BOTTOMS, balloons and car exhausts were all on display to art-lovers touring studios across the town.

Organisers behind Swindon Open Studios, which finished on Sunday, hailed the relaunched art festival a success.

Caroline Day, an Old Town painter and member of the open studios committee, said: “One of the successes this year was the fact that new artists – as well as established artists – through the town were each visited by 20-30 people, which is fantastic.”

Artists from Bishopstone to Cricklade and Highworth to Old Town threw open the doors to their studios. “It’s a fantastic opportunity for all artists and groups to come together,” said Caroline, who thanked designer Chris Waddell of Waddell Digital for his work in sponsoring and rebranding the festival and designing its website.

As well as the more traditional fine art, there was more unusual fare on offer at Swindon studios.

In Grange Park, 24-year-old Mia Willis showed her paintings of male bottoms. “It started off as a bit of a joke,” the former Reading University graduate said.
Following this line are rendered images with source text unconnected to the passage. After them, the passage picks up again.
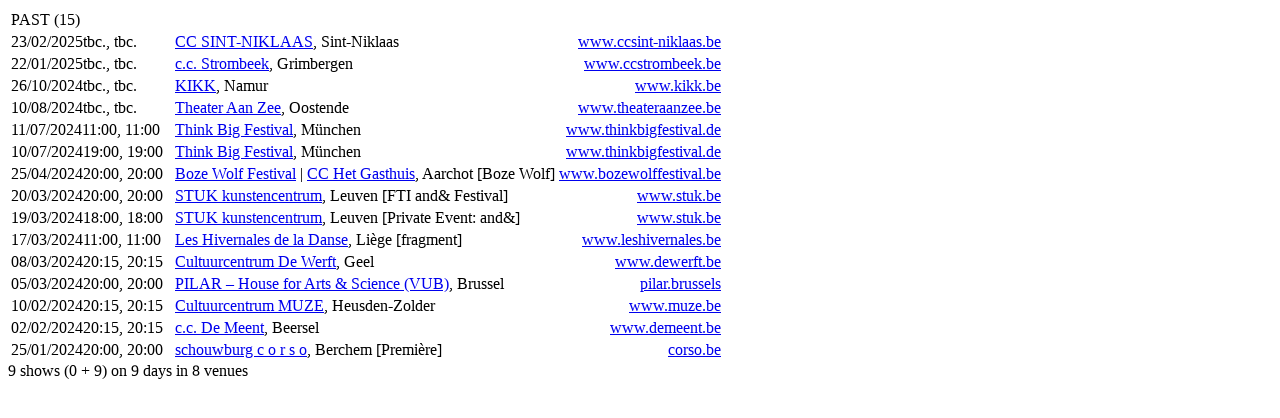

--- FILE ---
content_type: text/html; charset=UTF-8
request_url: https://www.kwaadbloed.com/out.php?type=agenda&txt_id=233&searchterm=&lng=eng
body_size: 983
content:

<table >
<tr><td>PAST <span class='small'>(15)</span></td></tr><tr class='cancelled'><td class='nowrap' style='width:160px;'>23/02/2025<span class='mobile'>tbc.</span><span class='no_mobile'>, tbc.</span></td><td><a href='outvenue.php?theater_id=77' class='agenda' data-rel='lightcase'>CC SINT-NIKLAAS</a>, Sint-Niklaas <span class='no_mobile'></span></td><td class='no_mobile' style='text-align:right;'><a href='http://www.ccsint-niklaas.be' target='_blank'>www.ccsint-niklaas.be</a></td></tr>
<tr class='cancelled odd'><td class='nowrap' style='width:160px;'>22/01/2025<span class='mobile'>tbc.</span><span class='no_mobile'>, tbc.</span></td><td><a href='outvenue.php?theater_id=78' class='agenda' data-rel='lightcase'>c.c. Strombeek</a>, Grimbergen <span class='no_mobile'></span></td><td class='no_mobile' style='text-align:right;'><a href='http://www.ccstrombeek.be' target='_blank'>www.ccstrombeek.be</a></td></tr>
<tr class='cancelled'><td class='nowrap' style='width:160px;'>26/10/2024<span class='mobile'>tbc.</span><span class='no_mobile'>, tbc.</span></td><td><a href='outvenue.php?theater_id=520' class='agenda' data-rel='lightcase'>KIKK</a>, Namur <span class='no_mobile'></span></td><td class='no_mobile' style='text-align:right;'><a href='http://www.kikk.be' target='_blank'>www.kikk.be</a></td></tr>
<tr class='cancelled odd'><td class='nowrap' style='width:160px;'>10/08/2024<span class='mobile'>tbc.</span><span class='no_mobile'>, tbc.</span></td><td><a href='outvenue.php?theater_id=290' class='agenda' data-rel='lightcase'>Theater Aan Zee</a>, Oostende <span class='no_mobile'></span></td><td class='no_mobile' style='text-align:right;'><a href='http://www.theateraanzee.be' target='_blank'>www.theateraanzee.be</a></td></tr>
<tr class='cancelled'><td class='nowrap' style='width:160px;'>11/07/2024<span class='mobile'>11:00</span><span class='no_mobile'>, 11:00</span></td><td><a href='outvenue.php?theater_id=559' class='agenda' data-rel='lightcase'>Think Big Festival</a>, München <span class='no_mobile'></span></td><td class='no_mobile' style='text-align:right;'><a href='http://www.thinkbigfestival.de' target='_blank'>www.thinkbigfestival.de</a></td></tr>
<tr class='cancelled odd'><td class='nowrap' style='width:160px;'>10/07/2024<span class='mobile'>19:00</span><span class='no_mobile'>, 19:00</span></td><td><a href='outvenue.php?theater_id=559' class='agenda' data-rel='lightcase'>Think Big Festival</a>, München <span class='no_mobile'></span></td><td class='no_mobile' style='text-align:right;'><a href='http://www.thinkbigfestival.de' target='_blank'>www.thinkbigfestival.de</a></td></tr>
<tr class='past'><td class='nowrap' style='width:160px;'>25/04/2024<span class='mobile'>20:00</span><span class='no_mobile'>, 20:00</span></td><td><a href='outvenue.php?theater_id=544' class='agenda' data-rel='lightcase'>Boze Wolf Festival</a> | <a href='outvenue.php?theater_id=57' class='agenda'>CC Het Gasthuis</a>, Aarchot <span class='no_mobile'> [Boze Wolf]</span></td><td class='no_mobile' style='text-align:right;'><a href='http://www.bozewolffestival.be' target='_blank'>www.bozewolffestival.be</a></td></tr>
<tr class='past odd'><td class='nowrap' style='width:160px;'>20/03/2024<span class='mobile'>20:00</span><span class='no_mobile'>, 20:00</span></td><td><a href='outvenue.php?theater_id=224' class='agenda' data-rel='lightcase'>STUK kunstencentrum</a>, Leuven <span class='no_mobile'> [FTI and& Festival]</span></td><td class='no_mobile' style='text-align:right;'><a href='http://www.stuk.be' target='_blank'>www.stuk.be</a></td></tr>
<tr class='past'><td class='nowrap' style='width:160px;'>19/03/2024<span class='mobile'>18:00</span><span class='no_mobile'>, 18:00</span></td><td><a href='outvenue.php?theater_id=224' class='agenda' data-rel='lightcase'>STUK kunstencentrum</a>, Leuven <span class='no_mobile'> [Private Event: and&]</span></td><td class='no_mobile' style='text-align:right;'><a href='http://www.stuk.be' target='_blank'>www.stuk.be</a></td></tr>
<tr class='past odd'><td class='nowrap' style='width:160px;'>17/03/2024<span class='mobile'>11:00</span><span class='no_mobile'>, 11:00</span></td><td><a href='outvenue.php?theater_id=558' class='agenda' data-rel='lightcase'>Les Hivernales de la Danse</a>, Liège <span class='no_mobile'> [fragment]</span></td><td class='no_mobile' style='text-align:right;'><a href='http://www.leshivernales.be' target='_blank'>www.leshivernales.be</a></td></tr>
<tr class='past'><td class='nowrap' style='width:160px;'>08/03/2024<span class='mobile'>20:15</span><span class='no_mobile'>, 20:15</span></td><td><a href='outvenue.php?theater_id=44' class='agenda' data-rel='lightcase'>Cultuurcentrum De Werft</a>, Geel <span class='no_mobile'></span></td><td class='no_mobile' style='text-align:right;'><a href='http://www.dewerft.be' target='_blank'>www.dewerft.be</a></td></tr>
<tr class='past odd'><td class='nowrap' style='width:160px;'>05/03/2024<span class='mobile'>20:00</span><span class='no_mobile'>, 20:00</span></td><td><a href='outvenue.php?theater_id=513' class='agenda' data-rel='lightcase'>PILAR – House for Arts & Science (VUB)</a>, Brussel <span class='no_mobile'></span></td><td class='no_mobile' style='text-align:right;'><a href='http://pilar.brussels' target='_blank'>pilar.brussels</a></td></tr>
<tr class='past'><td class='nowrap' style='width:160px;'>10/02/2024<span class='mobile'>20:15</span><span class='no_mobile'>, 20:15</span></td><td><a href='outvenue.php?theater_id=74' class='agenda' data-rel='lightcase'>Cultuurcentrum MUZE</a>, Heusden-Zolder <span class='no_mobile'></span></td><td class='no_mobile' style='text-align:right;'><a href='http://www.muze.be' target='_blank'>www.muze.be</a></td></tr>
<tr class='past odd'><td class='nowrap' style='width:160px;'>02/02/2024<span class='mobile'>20:15</span><span class='no_mobile'>, 20:15</span></td><td><a href='outvenue.php?theater_id=32' class='agenda' data-rel='lightcase'>c.c. De Meent</a>, Beersel <span class='no_mobile'></span></td><td class='no_mobile' style='text-align:right;'><a href='http://www.demeent.be' target='_blank'>www.demeent.be</a></td></tr>
<tr class='past'><td class='nowrap' style='width:160px;'>25/01/2024<span class='mobile'>20:00</span><span class='no_mobile'>, 20:00</span></td><td><a href='outvenue.php?theater_id=529' class='agenda' data-rel='lightcase'>schouwburg c o r s o</a>, Berchem <span class='no_mobile'> [Première]</span></td><td class='no_mobile' style='text-align:right;'><a href='http://corso.be' target='_blank'>corso.be</a></td></tr>
</table>
<div id='counter'>9 shows (0 + 9) on 9 days in 8 venues</div>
One project had seen her sculpt a man’s torso out of lard, the figure’s back literally dripping onto his bottom.

She said: “I don’t know where the idea came from. It just happened. Being at university, the creativity is all there – and everyone is egging each other on. It spiralled.”

But when she started doing more research into the history of the male nude in art, she realised she could be on to an interesting theme: “It’s a very stylised form. It has been since Michelangelo’s David. Compare his sculpture to, say, pictures of David Beckham and the similarities between them are all there.

“I wanted to show studies of actual male bottoms. There’s such an ideal of the male form – as much as there is with the female body.”

At the Olive Tree Café, Cheney Manor, an art group from nearby TWIGS community garden, had hung exquisite hot air balloon sculptures. Lori Rogers, organiser of the therapy group, said of one black balloon: "It' says everything you can't always articulate about how people with poor mental health feel. There are two sides to the illness."

And in Wroughton, environmental artist John Maskalaniec’s Adam and Eve-inspired sculpture created from four interwoven and fire-spitting car exhausts showed the way global warming was destroying people’s paradise on earth.

Inspired by Adam and Eve’s expulsion from the Garden of Eden, 68-year-old John said it hinted at society’s potential loss of earth’s paradise if people continue to burn fossil fuels at the current rate.

“I remember when I was 11 or 12-years-old sun bathing in the summer holidays. It would take all day to get a bit burned or tanned. This was back in the early 60s,” he said.

“Now, you can lie out there for half an hour and you’re burned. Nobody’s going to tell me there’s not a change in the climate.”

More than 50 artists were part of this year’s Swindon Open Studios. Organisers thanked sponsors Waddell Digital, Hills, Oink Gallery, Swindon Museum and Art Gallery, Interprint, Visit Swindon, The Brunel, John Lewis at Home and the Samaritans.

The art festival was raising money for the Samaritans, with cash from sales of paintings at John Lewis at Home expected to be totalled-up in the coming days.